=== QUOTED PASSAGE ===

The cast of characters (more info to follow if the players are willing to supply more details)
Relen Warhammer, a female dwarven fighter and head of the local militia.
Leiah, a female gnome bard.
Gloobali, a female gnome diviner.
Legorn Mitenhart, a male human barbarian.
Trik, a male human rogue.
A'po'strophia DiMaggio, a male human wizard.
Ke'lana Amyn'dur Redraluin - a female elven cleric of Corellon Larethian
Aangord - The DM guiding us through his own brand of fantasy world

The story starts on 3 Artalak (3rd day of the first month of summer).


----------



## A'vandira Silvermane (Jul 2, 2006)

*Humble beginnings*

Excerpt from the journal of Ke'lana Amyn'dur Redraluin

3 Artalak:

Today we saw a column of smoke rise into the air. The location seemed to be the vicinity of the Gnome village Oakenhill, to the north of Littlewater.

Relen, as leader of the militia, called upon us to join her as she set out to investigate.
On our way we were ambushed by some of those thrice-damned orcs. We let them have it good. They were no match for us and we showed them no mercy. We routed them! Because that's the only good orc, a dead one. Which reminds me of a joke I once heard: "What do you call an orc with 20 arrows in its back? Not dead enough!"

=== DATASET ===

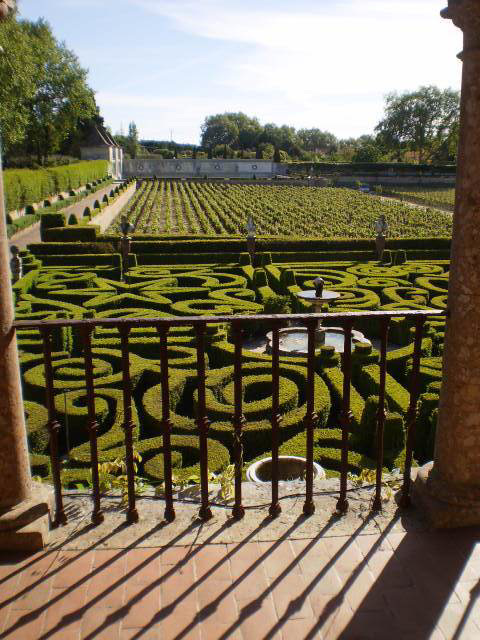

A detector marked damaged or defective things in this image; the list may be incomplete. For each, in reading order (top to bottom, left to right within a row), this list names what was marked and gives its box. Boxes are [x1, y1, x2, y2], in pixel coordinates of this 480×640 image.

rusted iron railing [15, 308, 442, 524]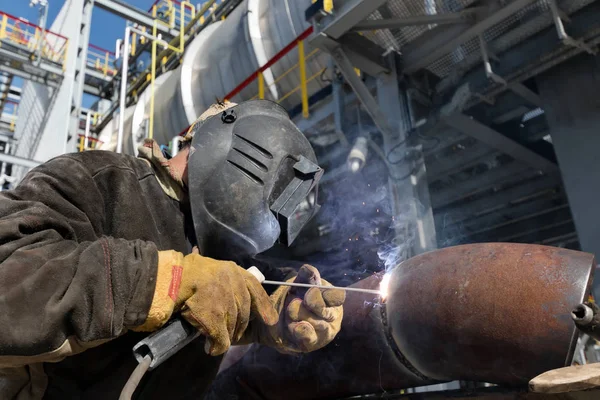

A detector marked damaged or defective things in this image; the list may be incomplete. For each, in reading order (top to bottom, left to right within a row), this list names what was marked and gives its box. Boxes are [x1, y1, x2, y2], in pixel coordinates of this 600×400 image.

rusty metal pipe [209, 244, 592, 400]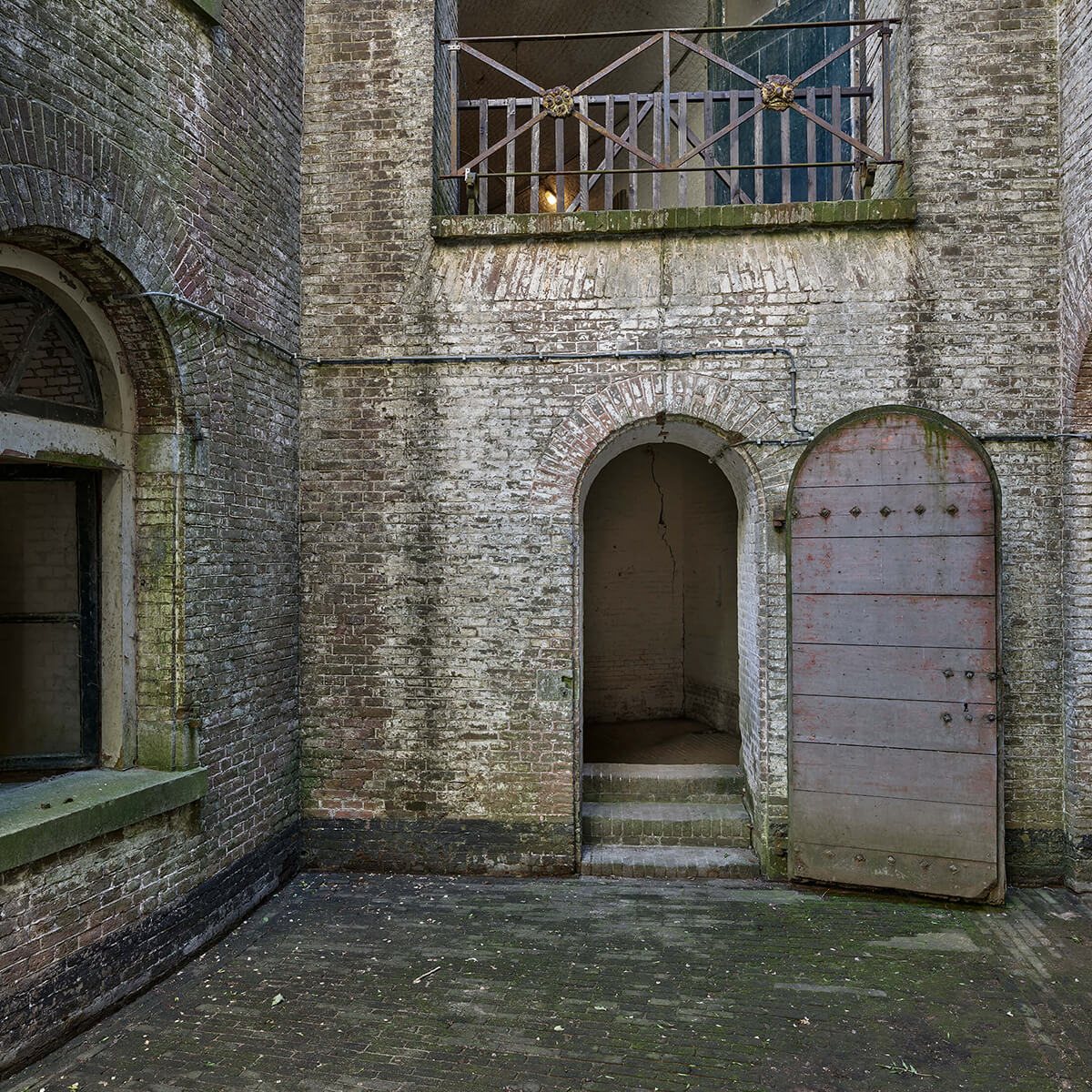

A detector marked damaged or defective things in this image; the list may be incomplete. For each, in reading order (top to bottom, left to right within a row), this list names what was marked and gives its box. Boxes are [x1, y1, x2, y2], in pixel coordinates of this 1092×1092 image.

rusty metal fixture [542, 86, 575, 117]
corroded metal railing [439, 19, 899, 215]
rusty metal fixture [761, 74, 794, 111]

===

CHALLENGES:
a) Answer these questions about the campaign post:
(i) What kind of spellcaster is Gloobali?
(ii) On what date does the story start?
(iii) In what role did Relen call on the group to join her?
b) List every character in the campaign post's cast of characters who is described as female.
c) Carry on the journal entry in the campaign post, starting after its last line.

RESPONSES FOR EACH TASK:
a)
(i) A diviner.
(ii) 3 Artalak, the 3rd day of the first month of summer.
(iii) As leader of the militia.

b)
Relen Warhammer
Leiah
Gloobali
Ke'lana Amyn'dur Redraluin

c)
I had to call upon Corellon's power to heal the most grievous of wounds that Trik had sustained. That guy is just as much a danger to himself and us as to those we fight, with that chain of his. When used correctly it's an awesome weapon, but correctly is the operative word here. And just as I know that there's a lot for me to learn about using a longsword, so does Trik need to learn to use his weapon. But we came out triumphant. When we finally crested the last hill, we saw the Gnome village being overrun by more of those hell-spawned orcs. Once more our weapons sang a song of death, but this time it looked like we had bitten of more than we could chew and the tide of battle for a moment seemed to turn in favour of the orcs. But then Gloobali caught the most fearsome and powerful orcs with a spell and suddenly they kept falling down. Later she told me that she had used a spell appropriately called 'Grease' to make their life slippery and miserable. When the battle was nearly over, a contingent of the Elven Army appeared on the scene and took care of the remaining scumbag orcs.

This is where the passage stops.